(Beginning of PASSAGE TO READ)
What is AM limit in yarn? - hadoop

I have heard the term AM limit a couple of times in the context of running jobs in a yarn Big Data cluster.
Its also mentioned here:
https://issues.apache.org/jira/browse/YARN-6428
What does it mean?

It's a setting to guarantee you don't livelock your cluster. A Map-Reduce job has an AM and that spawns mappers and reducers. If your queue only has AM tasks then you cannot run any mappers or reducers which means none of your AMs will complete and you cannot do any meaningful work. You're in a live-lock scenario.
Both Capacity Scheduler and Fair Scheduler have a way to limit the percentage of tasks that can be held by AMs. In Capacity Scheduler look for yarn.scheduler.capacity.maximum-am-resource-percent. In Fair Scheduler look for maxAMShare.

Related

How many reducers can simultaneously run?

Learning Big Data at Uni and I'm kind of confused on the topic of MapReduce. I was wondering how many reducers can run simultaneously. For example lets say if we had 864 reducers, how many could run simultaneously?
(End of PASSAGE TO READ)
__REQUIREMENT 1__:
According to the thread on the YARN AM limit, which setting should be checked in the Fair Scheduler?
__REQUIREMENT 2__:
Continue the thread on the YARN AM limit from the point at which it ends.
(Beginning of DATA EXTRACTS)
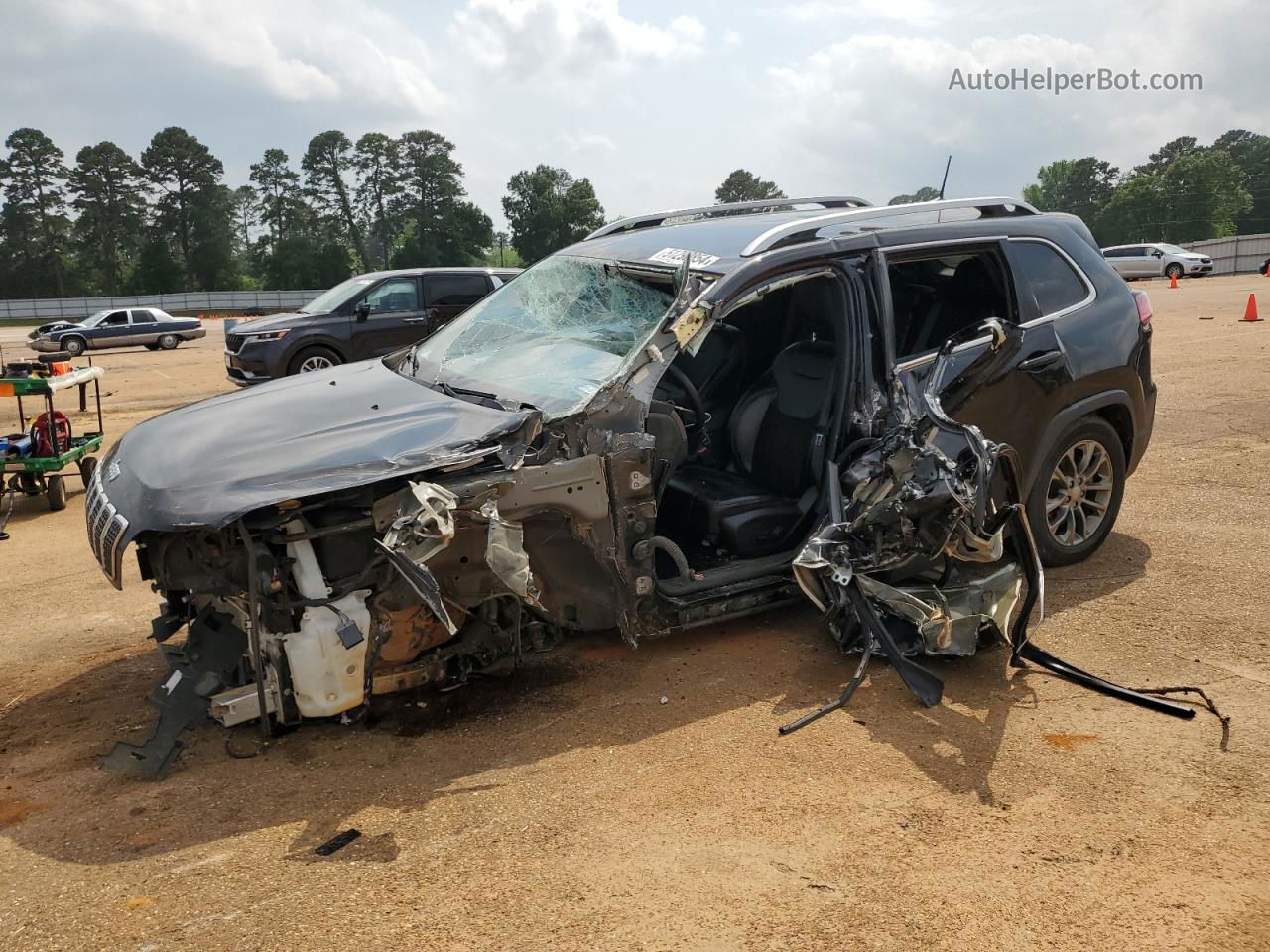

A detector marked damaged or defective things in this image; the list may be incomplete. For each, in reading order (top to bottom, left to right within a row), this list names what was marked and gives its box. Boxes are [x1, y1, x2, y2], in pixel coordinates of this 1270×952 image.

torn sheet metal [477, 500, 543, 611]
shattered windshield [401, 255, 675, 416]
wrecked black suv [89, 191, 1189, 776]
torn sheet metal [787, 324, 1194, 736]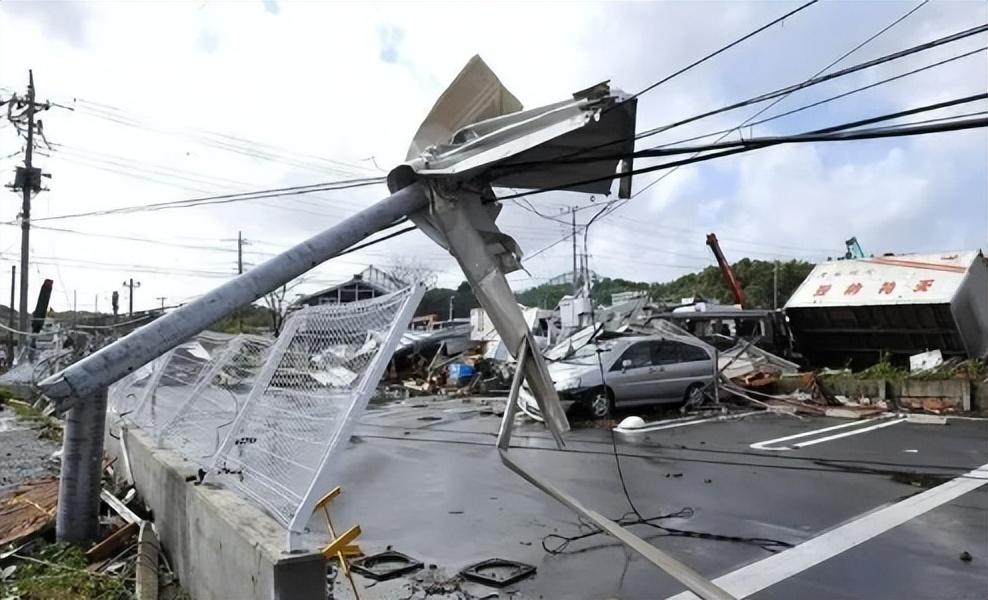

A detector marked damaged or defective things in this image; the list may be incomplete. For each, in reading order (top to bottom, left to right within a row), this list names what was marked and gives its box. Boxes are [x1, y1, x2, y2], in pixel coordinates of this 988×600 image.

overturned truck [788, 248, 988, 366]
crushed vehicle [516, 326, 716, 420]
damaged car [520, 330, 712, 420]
(End of DATA EXTRACTS)
(Beginning of DATA EXTRACTS)
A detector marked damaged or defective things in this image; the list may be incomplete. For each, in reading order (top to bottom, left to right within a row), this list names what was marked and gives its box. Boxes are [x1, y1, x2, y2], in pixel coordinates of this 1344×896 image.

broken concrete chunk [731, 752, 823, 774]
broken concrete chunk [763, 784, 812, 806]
(End of DATA EXTRACTS)
__TASK ANSWER 1__:
maxAMShare

__TASK ANSWER 2__:
All of them can run simultaneously depending upon what is the state(health, i.e. no rouge/bad node) of cluster is, what is the capacity of the cluster is and also how free the cluster is. If there are other MR jobs running on the same cluster then out of your 864 reducers only few will go in running state, and once the capacity is free then another set of reducer will start running.
Also there is one case which happens sometimes is when your reducer/mapper keep on preempting each other and takes up the whole memory. Job fails in majority of this case. To avoid this we generally set less number of reducer.
One line answer is - all of them can run simultaneously; as each of the reducer performs an independent unit of task in map reduce framework.
Now, how many would actually run in parallel, or more precisely when each of them would be scheduled to run depends on many factors including but not limited to resource availability, scheduling mechanism, cluster configuration etc.

hadoop: limit number of concurrent map / reduce tasks per job

I want to submit a research job into a production cluster. As I don't need this job to finish quickly, and I don't want to delay production jobs, I want to limit the number of tasks that are executing for that job at any given time. Can I do that in Hadoop 2?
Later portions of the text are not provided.